• **Votre tâche**: Recopiez le matériel depuis la ligne contenant « How do you rank » jusqu'à la fin, cette ligne comprise, en remplaçant « Examining » par « Looking at ». Laissez tout le reste intact.

Matériel tiré d'une collection
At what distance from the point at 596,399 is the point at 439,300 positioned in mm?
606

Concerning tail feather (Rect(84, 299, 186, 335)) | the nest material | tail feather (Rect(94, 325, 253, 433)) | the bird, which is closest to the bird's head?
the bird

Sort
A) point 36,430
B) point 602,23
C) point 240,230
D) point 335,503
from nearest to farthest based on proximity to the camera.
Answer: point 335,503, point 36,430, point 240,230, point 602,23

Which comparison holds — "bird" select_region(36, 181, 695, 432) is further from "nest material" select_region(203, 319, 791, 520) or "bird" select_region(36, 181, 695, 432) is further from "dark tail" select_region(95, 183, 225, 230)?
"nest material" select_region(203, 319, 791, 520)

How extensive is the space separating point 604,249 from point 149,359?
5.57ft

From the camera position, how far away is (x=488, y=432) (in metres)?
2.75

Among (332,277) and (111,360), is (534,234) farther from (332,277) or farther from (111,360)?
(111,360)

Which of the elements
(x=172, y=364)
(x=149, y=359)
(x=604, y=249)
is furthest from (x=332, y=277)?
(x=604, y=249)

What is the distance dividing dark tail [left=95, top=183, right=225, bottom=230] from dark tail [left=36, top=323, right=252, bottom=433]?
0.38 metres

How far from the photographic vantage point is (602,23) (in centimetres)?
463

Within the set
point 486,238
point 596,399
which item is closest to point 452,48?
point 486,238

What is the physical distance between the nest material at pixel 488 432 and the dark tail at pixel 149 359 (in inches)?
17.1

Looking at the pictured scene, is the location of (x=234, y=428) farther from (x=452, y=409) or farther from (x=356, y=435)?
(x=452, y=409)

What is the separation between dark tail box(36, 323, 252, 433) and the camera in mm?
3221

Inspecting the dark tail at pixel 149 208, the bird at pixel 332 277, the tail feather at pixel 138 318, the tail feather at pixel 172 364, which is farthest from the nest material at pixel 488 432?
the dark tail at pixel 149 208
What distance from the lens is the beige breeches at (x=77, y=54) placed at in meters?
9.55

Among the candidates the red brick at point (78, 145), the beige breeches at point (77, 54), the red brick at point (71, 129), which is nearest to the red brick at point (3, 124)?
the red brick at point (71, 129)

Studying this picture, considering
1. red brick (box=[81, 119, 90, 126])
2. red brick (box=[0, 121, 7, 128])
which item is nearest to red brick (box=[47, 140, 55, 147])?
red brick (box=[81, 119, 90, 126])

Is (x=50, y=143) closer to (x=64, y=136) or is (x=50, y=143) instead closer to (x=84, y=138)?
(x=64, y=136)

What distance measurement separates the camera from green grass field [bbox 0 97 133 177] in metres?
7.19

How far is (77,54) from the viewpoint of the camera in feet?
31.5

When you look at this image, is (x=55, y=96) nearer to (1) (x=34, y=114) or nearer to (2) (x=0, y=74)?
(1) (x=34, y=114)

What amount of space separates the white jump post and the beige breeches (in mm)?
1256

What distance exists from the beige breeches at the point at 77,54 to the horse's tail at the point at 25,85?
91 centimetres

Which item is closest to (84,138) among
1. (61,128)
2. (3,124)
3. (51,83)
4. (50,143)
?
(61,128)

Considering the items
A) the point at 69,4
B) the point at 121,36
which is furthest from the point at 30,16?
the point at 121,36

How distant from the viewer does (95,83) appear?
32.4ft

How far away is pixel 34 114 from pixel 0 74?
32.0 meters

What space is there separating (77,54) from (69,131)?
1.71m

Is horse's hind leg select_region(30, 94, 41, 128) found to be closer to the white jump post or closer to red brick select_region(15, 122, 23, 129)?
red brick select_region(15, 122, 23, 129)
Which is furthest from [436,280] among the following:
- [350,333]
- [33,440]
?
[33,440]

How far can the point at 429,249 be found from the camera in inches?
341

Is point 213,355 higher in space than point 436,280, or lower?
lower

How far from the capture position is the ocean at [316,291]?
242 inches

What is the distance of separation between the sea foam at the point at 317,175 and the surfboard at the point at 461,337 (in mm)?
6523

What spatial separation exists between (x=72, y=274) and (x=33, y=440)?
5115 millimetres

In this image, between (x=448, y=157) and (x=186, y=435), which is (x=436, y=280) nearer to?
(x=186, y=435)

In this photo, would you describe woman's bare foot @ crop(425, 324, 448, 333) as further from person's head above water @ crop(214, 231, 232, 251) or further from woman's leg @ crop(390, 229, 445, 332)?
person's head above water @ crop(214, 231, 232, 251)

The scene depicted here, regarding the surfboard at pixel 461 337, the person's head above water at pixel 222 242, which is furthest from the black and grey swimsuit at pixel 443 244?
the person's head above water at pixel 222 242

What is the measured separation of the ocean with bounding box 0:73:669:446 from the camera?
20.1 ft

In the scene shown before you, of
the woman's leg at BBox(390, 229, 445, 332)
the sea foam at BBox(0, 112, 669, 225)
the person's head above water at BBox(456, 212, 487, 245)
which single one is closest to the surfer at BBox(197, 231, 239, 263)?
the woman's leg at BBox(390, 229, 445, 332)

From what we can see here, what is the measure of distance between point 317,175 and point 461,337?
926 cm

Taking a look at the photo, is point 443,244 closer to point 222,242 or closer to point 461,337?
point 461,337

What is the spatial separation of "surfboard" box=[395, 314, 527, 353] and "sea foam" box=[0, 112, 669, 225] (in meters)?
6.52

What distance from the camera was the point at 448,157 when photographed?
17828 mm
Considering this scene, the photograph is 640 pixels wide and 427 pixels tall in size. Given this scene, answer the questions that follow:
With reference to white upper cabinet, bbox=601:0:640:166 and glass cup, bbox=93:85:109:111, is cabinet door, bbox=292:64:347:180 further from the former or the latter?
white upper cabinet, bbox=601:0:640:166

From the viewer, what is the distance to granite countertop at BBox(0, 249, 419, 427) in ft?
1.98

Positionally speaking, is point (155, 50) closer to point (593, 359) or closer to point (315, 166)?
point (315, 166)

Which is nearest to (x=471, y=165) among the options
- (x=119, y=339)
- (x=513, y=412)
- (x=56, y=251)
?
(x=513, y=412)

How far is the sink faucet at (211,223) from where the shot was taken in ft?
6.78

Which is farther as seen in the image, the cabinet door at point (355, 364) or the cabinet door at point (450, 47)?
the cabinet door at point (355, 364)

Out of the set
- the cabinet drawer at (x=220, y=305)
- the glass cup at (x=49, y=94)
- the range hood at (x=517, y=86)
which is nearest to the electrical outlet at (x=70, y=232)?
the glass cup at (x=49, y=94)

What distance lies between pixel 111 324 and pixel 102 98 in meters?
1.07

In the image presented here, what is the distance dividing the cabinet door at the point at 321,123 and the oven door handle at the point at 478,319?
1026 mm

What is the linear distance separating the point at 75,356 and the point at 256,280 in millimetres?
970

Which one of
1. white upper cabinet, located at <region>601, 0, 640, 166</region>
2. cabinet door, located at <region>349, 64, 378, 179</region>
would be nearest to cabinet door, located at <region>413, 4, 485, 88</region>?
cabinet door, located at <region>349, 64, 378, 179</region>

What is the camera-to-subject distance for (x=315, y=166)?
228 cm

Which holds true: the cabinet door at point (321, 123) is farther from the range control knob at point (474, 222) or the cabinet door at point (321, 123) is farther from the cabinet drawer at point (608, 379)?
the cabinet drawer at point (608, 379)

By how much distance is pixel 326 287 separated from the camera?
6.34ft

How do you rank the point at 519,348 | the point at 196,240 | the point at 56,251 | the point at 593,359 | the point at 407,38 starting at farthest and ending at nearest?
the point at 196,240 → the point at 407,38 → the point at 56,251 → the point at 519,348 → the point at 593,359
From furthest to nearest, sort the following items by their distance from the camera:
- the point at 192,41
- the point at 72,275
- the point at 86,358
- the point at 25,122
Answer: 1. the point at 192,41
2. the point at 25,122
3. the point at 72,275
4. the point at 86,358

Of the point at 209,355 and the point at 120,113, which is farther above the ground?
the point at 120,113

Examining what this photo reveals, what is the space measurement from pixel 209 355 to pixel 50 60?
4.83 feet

• **Réponse au problème**:
How do you rank the point at 519,348 | the point at 196,240 | the point at 56,251 | the point at 593,359 | the point at 407,38 starting at farthest and ending at nearest?
the point at 196,240 → the point at 407,38 → the point at 56,251 → the point at 519,348 → the point at 593,359
From furthest to nearest, sort the following items by their distance from the camera:
- the point at 192,41
- the point at 72,275
- the point at 86,358
- the point at 25,122
Answer: 1. the point at 192,41
2. the point at 25,122
3. the point at 72,275
4. the point at 86,358

Of the point at 209,355 and the point at 120,113, which is farther above the ground?
the point at 120,113

Looking at what this photo reveals, what is the space measurement from pixel 209 355 to pixel 50 60?
4.83 feet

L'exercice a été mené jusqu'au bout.